Skip to main content

Anonymisation

Anonymisation is the process that permanently separates each submitted ballot from the voter who cast it. It runs automatically when the administrator closes the election, before any trustee is asked to decrypt.

What it does

Each ballot in the system carries a reference linking it to the voter who submitted it — necessary during the voting phase to enforce one-vote-per-voter and to deactivate links after submission. Anonymisation cryptographically destroys this reference for every ballot simultaneously.

After anonymisation:

  • All submitted ballots remain in the system with their vote contents intact
  • The reference linking any ballot to any voter no longer exists
  • No query, database operation, or key can reconstruct who voted for what
  • Trustee decryption reveals vote totals only — never individual attributions

Why it happens before decryption

The ordering is deliberate. Trustees decrypt an anonymized dataset. This means the decrypted results — even in their fully readable form — contain no voter identity information. There is nothing to leak.

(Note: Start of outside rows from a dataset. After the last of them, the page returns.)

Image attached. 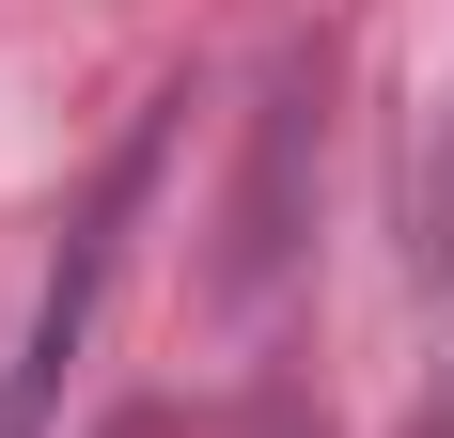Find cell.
I'll return each instance as SVG.
<instances>
[{"instance_id":"2","label":"cell","mask_w":454,"mask_h":438,"mask_svg":"<svg viewBox=\"0 0 454 438\" xmlns=\"http://www.w3.org/2000/svg\"><path fill=\"white\" fill-rule=\"evenodd\" d=\"M423 282H454V110H439V157H423Z\"/></svg>"},{"instance_id":"1","label":"cell","mask_w":454,"mask_h":438,"mask_svg":"<svg viewBox=\"0 0 454 438\" xmlns=\"http://www.w3.org/2000/svg\"><path fill=\"white\" fill-rule=\"evenodd\" d=\"M173 110H188V94H157V110L110 141L94 204L63 219L47 298H32V345L0 360V438H47V407H63V376H79V345H94V298H110V266H126V235H141V204H157V173H173Z\"/></svg>"}]
</instances>
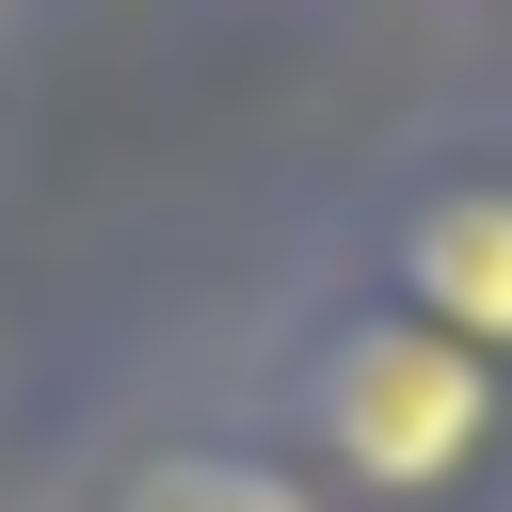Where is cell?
Segmentation results:
<instances>
[{
  "label": "cell",
  "instance_id": "obj_1",
  "mask_svg": "<svg viewBox=\"0 0 512 512\" xmlns=\"http://www.w3.org/2000/svg\"><path fill=\"white\" fill-rule=\"evenodd\" d=\"M320 432H336L368 480H448V464L496 432V384H480V352L432 336V320H352V336L320 352Z\"/></svg>",
  "mask_w": 512,
  "mask_h": 512
},
{
  "label": "cell",
  "instance_id": "obj_2",
  "mask_svg": "<svg viewBox=\"0 0 512 512\" xmlns=\"http://www.w3.org/2000/svg\"><path fill=\"white\" fill-rule=\"evenodd\" d=\"M400 288H416L432 336L512 352V192H432V208L400 224Z\"/></svg>",
  "mask_w": 512,
  "mask_h": 512
},
{
  "label": "cell",
  "instance_id": "obj_3",
  "mask_svg": "<svg viewBox=\"0 0 512 512\" xmlns=\"http://www.w3.org/2000/svg\"><path fill=\"white\" fill-rule=\"evenodd\" d=\"M128 512H304V480L240 464V448H176V464H144V480H128Z\"/></svg>",
  "mask_w": 512,
  "mask_h": 512
}]
</instances>
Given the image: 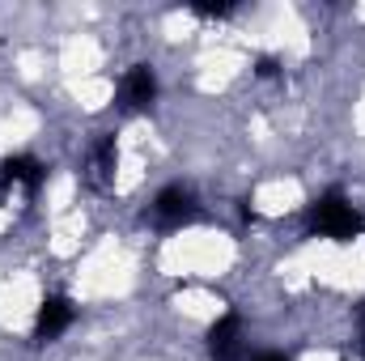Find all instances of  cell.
<instances>
[{
	"label": "cell",
	"instance_id": "6da1fadb",
	"mask_svg": "<svg viewBox=\"0 0 365 361\" xmlns=\"http://www.w3.org/2000/svg\"><path fill=\"white\" fill-rule=\"evenodd\" d=\"M310 225H314L323 238L349 243V238H357V234L365 230V217L344 200V191H327V195L314 200V208H310Z\"/></svg>",
	"mask_w": 365,
	"mask_h": 361
},
{
	"label": "cell",
	"instance_id": "7a4b0ae2",
	"mask_svg": "<svg viewBox=\"0 0 365 361\" xmlns=\"http://www.w3.org/2000/svg\"><path fill=\"white\" fill-rule=\"evenodd\" d=\"M153 221L162 225V230H179L187 221H195V195L187 191V187H166L158 200H153Z\"/></svg>",
	"mask_w": 365,
	"mask_h": 361
},
{
	"label": "cell",
	"instance_id": "3957f363",
	"mask_svg": "<svg viewBox=\"0 0 365 361\" xmlns=\"http://www.w3.org/2000/svg\"><path fill=\"white\" fill-rule=\"evenodd\" d=\"M208 353L212 361H242V319L225 315L208 327Z\"/></svg>",
	"mask_w": 365,
	"mask_h": 361
},
{
	"label": "cell",
	"instance_id": "277c9868",
	"mask_svg": "<svg viewBox=\"0 0 365 361\" xmlns=\"http://www.w3.org/2000/svg\"><path fill=\"white\" fill-rule=\"evenodd\" d=\"M153 98H158V77H153V68H149V64H136V68L123 77V86H119V102H123L128 111H145V106H153Z\"/></svg>",
	"mask_w": 365,
	"mask_h": 361
},
{
	"label": "cell",
	"instance_id": "5b68a950",
	"mask_svg": "<svg viewBox=\"0 0 365 361\" xmlns=\"http://www.w3.org/2000/svg\"><path fill=\"white\" fill-rule=\"evenodd\" d=\"M73 319H77V310H73V302L68 298H43V306H38V340H56V336H64L68 327H73Z\"/></svg>",
	"mask_w": 365,
	"mask_h": 361
},
{
	"label": "cell",
	"instance_id": "8992f818",
	"mask_svg": "<svg viewBox=\"0 0 365 361\" xmlns=\"http://www.w3.org/2000/svg\"><path fill=\"white\" fill-rule=\"evenodd\" d=\"M43 162L38 158H30V153H17V158H9L4 166H0V179L4 183H17V187H26L30 195L38 191V183H43Z\"/></svg>",
	"mask_w": 365,
	"mask_h": 361
},
{
	"label": "cell",
	"instance_id": "52a82bcc",
	"mask_svg": "<svg viewBox=\"0 0 365 361\" xmlns=\"http://www.w3.org/2000/svg\"><path fill=\"white\" fill-rule=\"evenodd\" d=\"M115 162H119V153H115V141L106 136V141H98L90 153V183L98 191H106L110 187V175H115Z\"/></svg>",
	"mask_w": 365,
	"mask_h": 361
},
{
	"label": "cell",
	"instance_id": "ba28073f",
	"mask_svg": "<svg viewBox=\"0 0 365 361\" xmlns=\"http://www.w3.org/2000/svg\"><path fill=\"white\" fill-rule=\"evenodd\" d=\"M195 13H204V17H225L230 4H195Z\"/></svg>",
	"mask_w": 365,
	"mask_h": 361
},
{
	"label": "cell",
	"instance_id": "9c48e42d",
	"mask_svg": "<svg viewBox=\"0 0 365 361\" xmlns=\"http://www.w3.org/2000/svg\"><path fill=\"white\" fill-rule=\"evenodd\" d=\"M247 361H289V353H255V357H247Z\"/></svg>",
	"mask_w": 365,
	"mask_h": 361
},
{
	"label": "cell",
	"instance_id": "30bf717a",
	"mask_svg": "<svg viewBox=\"0 0 365 361\" xmlns=\"http://www.w3.org/2000/svg\"><path fill=\"white\" fill-rule=\"evenodd\" d=\"M272 73H276V60L264 56V60H259V77H272Z\"/></svg>",
	"mask_w": 365,
	"mask_h": 361
},
{
	"label": "cell",
	"instance_id": "8fae6325",
	"mask_svg": "<svg viewBox=\"0 0 365 361\" xmlns=\"http://www.w3.org/2000/svg\"><path fill=\"white\" fill-rule=\"evenodd\" d=\"M361 353H365V310H361Z\"/></svg>",
	"mask_w": 365,
	"mask_h": 361
}]
</instances>
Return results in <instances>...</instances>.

If decryption happened before anonymisation, a sufficiently privileged party could potentially correlate decrypted ballots with voter records during the window between the two operations. The Electobox model closes this window entirely.

Irreversibility

Anonymisation is a one-way operation. Electobox does not retain the mapping between voters and ballots after this step completes. There is no administrative function, support escalation, or legal process that can un-anonymise a ballot. This is a deliberate design property, not a limitation.